Vergleichsweise wenig Niederschlag gab es auf der Ostalb (Neeresheim: 739,2 Liter/m2) und an der Donau, im Windschatten der Schwäbi- schen Alb, zwischen Erbach, über Ehingen und Riedlingen bis in den Raum Sigmaringen. Hier fielen um die 800 Liter/m2. Mit einer Durchschnittstemperatur von 9,3 Grad Celsius war es insgesamt gesehen deutlich zu warm, doch an die Rekordwerte von 2015 (9,8°C) und 2014 (10,0°C) kam das vergangene Jahr nicht heran.
Eine Spur zu kalt war es im Mai und Dezember, erheblich zu kalt im Oktober. Die anderen Monate lagen über der Norm, besonders der Januar und Februar und allen voran der alles überragende, prächtige September. An der Wetterzentrale in Bad Schussenried fiel das Quecksilber an 92 Tagen unter den Gefrierpunkt (Mittelwert: 114,1 Tage), wobei lediglich an 16 Tagen (32,2 Tage) Dauerfrost registriert wurde.

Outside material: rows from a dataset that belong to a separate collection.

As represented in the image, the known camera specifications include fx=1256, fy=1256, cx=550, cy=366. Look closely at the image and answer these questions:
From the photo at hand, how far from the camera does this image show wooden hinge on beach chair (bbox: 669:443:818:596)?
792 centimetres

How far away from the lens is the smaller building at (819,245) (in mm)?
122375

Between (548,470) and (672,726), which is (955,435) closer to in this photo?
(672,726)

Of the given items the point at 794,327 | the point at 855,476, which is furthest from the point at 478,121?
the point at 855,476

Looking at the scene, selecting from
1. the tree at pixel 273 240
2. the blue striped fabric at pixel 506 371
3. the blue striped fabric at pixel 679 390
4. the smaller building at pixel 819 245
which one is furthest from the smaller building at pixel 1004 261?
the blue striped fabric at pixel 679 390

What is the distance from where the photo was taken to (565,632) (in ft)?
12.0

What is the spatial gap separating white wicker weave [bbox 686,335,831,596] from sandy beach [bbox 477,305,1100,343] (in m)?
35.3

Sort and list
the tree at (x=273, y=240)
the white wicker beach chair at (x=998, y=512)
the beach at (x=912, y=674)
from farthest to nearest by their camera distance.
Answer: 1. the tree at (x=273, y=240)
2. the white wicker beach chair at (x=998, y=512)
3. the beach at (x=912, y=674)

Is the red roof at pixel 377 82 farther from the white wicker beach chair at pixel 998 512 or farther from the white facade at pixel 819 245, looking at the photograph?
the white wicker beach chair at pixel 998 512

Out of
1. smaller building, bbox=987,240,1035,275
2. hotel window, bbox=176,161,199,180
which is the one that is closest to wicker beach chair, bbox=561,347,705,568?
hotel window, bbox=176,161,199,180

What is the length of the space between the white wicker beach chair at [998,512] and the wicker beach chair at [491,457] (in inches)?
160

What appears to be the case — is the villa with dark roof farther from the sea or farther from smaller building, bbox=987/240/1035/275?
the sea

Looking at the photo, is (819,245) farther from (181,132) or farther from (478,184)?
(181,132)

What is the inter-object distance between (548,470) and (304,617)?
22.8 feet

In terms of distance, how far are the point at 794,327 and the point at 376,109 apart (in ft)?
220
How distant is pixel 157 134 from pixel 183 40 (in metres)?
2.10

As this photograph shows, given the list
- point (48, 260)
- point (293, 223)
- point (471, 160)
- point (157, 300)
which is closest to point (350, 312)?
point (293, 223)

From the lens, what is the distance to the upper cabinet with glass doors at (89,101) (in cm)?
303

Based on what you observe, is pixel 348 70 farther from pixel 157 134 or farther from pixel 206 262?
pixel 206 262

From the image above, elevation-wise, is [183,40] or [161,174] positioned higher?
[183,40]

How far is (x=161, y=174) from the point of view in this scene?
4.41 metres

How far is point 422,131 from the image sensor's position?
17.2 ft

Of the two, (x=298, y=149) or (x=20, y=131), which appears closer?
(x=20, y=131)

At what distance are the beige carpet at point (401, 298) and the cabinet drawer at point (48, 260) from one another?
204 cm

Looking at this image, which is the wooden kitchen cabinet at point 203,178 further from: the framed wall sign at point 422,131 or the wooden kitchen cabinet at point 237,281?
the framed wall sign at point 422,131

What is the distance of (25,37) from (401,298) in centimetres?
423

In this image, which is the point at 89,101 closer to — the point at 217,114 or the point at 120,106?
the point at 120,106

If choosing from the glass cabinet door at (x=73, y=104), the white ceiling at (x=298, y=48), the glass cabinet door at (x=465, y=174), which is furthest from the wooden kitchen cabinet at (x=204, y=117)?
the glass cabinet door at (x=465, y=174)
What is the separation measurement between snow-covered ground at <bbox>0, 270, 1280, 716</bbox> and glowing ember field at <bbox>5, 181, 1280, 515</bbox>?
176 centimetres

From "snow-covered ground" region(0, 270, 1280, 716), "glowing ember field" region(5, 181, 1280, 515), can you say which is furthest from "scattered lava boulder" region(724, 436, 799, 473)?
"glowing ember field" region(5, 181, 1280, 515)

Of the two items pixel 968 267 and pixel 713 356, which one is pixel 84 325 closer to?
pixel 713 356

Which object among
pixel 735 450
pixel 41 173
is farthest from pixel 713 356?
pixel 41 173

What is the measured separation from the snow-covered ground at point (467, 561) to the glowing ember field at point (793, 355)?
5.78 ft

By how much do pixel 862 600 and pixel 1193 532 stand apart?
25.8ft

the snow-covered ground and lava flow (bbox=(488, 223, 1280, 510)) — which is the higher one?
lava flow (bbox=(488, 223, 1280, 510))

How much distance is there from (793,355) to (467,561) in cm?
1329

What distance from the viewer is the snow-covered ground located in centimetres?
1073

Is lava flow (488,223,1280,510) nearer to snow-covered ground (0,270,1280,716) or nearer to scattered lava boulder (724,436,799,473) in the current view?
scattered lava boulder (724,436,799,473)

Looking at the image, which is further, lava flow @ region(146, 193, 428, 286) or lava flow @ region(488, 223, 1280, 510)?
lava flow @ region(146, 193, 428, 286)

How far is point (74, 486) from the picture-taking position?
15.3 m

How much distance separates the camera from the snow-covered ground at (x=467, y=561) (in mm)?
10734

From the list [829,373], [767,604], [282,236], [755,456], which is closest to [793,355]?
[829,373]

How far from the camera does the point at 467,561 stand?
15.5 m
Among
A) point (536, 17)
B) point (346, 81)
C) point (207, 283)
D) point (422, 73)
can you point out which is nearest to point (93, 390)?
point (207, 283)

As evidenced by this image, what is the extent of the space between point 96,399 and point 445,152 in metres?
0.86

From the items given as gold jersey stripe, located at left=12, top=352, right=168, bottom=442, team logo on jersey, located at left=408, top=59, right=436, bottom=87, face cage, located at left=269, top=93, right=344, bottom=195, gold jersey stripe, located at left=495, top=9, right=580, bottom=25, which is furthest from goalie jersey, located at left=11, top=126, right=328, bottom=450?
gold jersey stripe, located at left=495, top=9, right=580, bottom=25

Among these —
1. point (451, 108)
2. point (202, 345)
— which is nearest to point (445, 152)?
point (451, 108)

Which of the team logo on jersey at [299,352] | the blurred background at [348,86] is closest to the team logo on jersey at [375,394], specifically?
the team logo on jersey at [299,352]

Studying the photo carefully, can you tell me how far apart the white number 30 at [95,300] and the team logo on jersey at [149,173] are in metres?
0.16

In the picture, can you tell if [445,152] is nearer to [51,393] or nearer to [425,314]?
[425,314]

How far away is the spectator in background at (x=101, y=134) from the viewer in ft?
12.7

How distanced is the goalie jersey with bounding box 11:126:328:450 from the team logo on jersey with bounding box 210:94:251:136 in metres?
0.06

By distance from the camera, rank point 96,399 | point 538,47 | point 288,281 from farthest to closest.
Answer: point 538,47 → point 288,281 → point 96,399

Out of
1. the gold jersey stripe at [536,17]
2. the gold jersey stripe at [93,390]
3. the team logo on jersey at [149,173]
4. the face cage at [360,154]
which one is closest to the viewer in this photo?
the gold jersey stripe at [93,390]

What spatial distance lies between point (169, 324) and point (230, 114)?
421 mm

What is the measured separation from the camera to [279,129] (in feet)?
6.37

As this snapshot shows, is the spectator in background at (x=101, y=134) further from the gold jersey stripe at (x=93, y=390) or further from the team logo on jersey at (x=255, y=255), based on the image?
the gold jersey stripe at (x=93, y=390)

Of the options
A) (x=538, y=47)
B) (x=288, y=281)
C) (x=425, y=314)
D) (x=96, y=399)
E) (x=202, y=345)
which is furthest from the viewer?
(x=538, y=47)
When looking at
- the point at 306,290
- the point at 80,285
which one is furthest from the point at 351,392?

Die höchsten Temperaturen des Jahres wurden bereits recht früh, bei einer kurzen, aber heftigen Hitzewelle zwischen dem 22. und 24. Juni erreicht, mit Spitzenwerten von 35 Grad, quer übers Land verteilt gemessen in Ravensburg, Neukirch, Bergatreute, Horgenzell, Rißtissen, Tuttlingen und Allmendingen.
Die Sonnenscheindauer liegt im Bereich dessen, was man im Durchschnitt der letzten 30 Jahre erwarten darf: 1636,4 Stunden. Ein im Vergleich zum außerordentlich sonnenscheinreichen Vorjahr enttäuschender, angesichts des regenreichen Frühjahrs und Frühsommers allerdings doch noch ganz passabler Wert. Besonders trüb war es im Februar und Juni, während uns der August, der September und Dezember mit auffallend viel Sonnenschein verwöhnten.